Segment Start: Excerpt provided

By SCOTT BAUER
Associated Press Writer
PORTAGE, Wis. (AP) _ A man charged with killing a woman and torturing her young son as he led a gang of violent identity thieves entered into a plea agreement Wednesday that could keep him behind bars for the rest of his life.
Michael Sisk, 26, faces up to 136 years and three months in prison, but will be sentenced to less than the maximum with extended supervision under a state sentencing provision. To a count of second-degree reckless homicide he entered an Alford plea, which means he did not admit guilt but said the prosecution has enough evidence to obtain a conviction. He pleaded guilty or no contest to nine other counts.
Sisk’s attorney, Ronald Benavides, said the plea deal arose after a Wednesday afternoon hearing on a series of motions filed in advance of Sisk’s trial, which was to have started Monday.
Prosecutors say Sisk killed Tammie Garlin, 36, who was found buried outside the house Sisk and others rented in Portage, a sleepy town of about 9,700 in south-central Wisconsin.
A message left after office hours with Columbia County District Attorney Jane Kohlwey was not immediately returned.
Investigators believe Sisk and his gang, including Garlin, crisscrossed the country with their young children, stealing people’s identities and running small-time scams.
Police looking for the 2-year-old daughter of gang member Candace Clarke, kidnapped from her Florida foster parents, tracked the gang to the rental house where Garlin’s body was found in a shallow backyard grave in June 2007.
They found the kidnapped girl, and found Garlin’s son — then 11 — in the closet streaked with blood.
According to a criminal complaint, the boy told detectives that everyone in the gang, including his sister and mother, burned him with hot water and whipped him with an extension cord as punishment. Sisk beat him with a board with a nail in it, he said.
The case spurred an outpouring of sympathy for the boy across the country and forced the Florida Department of Children and Families to reform its system and assign specific workers to track missing children.
Sisk, Clarke, 24, gang member Michaela Clerc, 22, and Garlin’s now-16-year-old daughter were charged with a host of counts, including being a party to child abuse and first-degree intentional homicide. Clarke and Clerc struck plea deals over the past year, and the teen’s case has been moved into juvenile court.
Patti Seger, executive director of the Wisconsin Coalition Against Domestic Violence, called the case sad.
“You just don’t hear about this combination of folks all traveling together with kids where everybody is sort of participating in abusing each other,” Seger said. “Somebody killed that woman and somebody hurt that little boy.”
Associated Press writer Todd Richmond contributed to this story.

Segment End: Excerpt provided

Exercise A: According to the news report, what plea did Michael Sisk enter to the count of second-degree reckless homicide?
Exercise B: According to the news report, why did police come to the Portage rental house where Garlin's body was found?
Use only the news report above to answer.

Segment Start: Material supplied

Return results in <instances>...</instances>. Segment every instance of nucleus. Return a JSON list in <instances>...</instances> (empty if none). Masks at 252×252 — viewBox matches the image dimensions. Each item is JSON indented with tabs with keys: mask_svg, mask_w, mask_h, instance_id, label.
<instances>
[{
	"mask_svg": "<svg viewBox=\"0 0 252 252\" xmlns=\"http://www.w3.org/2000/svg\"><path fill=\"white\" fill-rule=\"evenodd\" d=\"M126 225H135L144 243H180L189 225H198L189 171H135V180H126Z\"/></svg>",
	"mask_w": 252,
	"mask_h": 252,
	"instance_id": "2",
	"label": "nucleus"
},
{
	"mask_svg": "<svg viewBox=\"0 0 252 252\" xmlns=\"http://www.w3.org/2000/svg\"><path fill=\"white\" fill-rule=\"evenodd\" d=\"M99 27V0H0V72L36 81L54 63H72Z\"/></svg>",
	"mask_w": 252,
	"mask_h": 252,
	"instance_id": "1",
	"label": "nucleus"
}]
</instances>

Segment End: Material supplied

Output A: An Alford plea.

Output B: Police were searching for the 2-year-old daughter of gang member Candace Clarke, who had been kidnapped from her Florida foster parents. They tracked the gang to that rental house.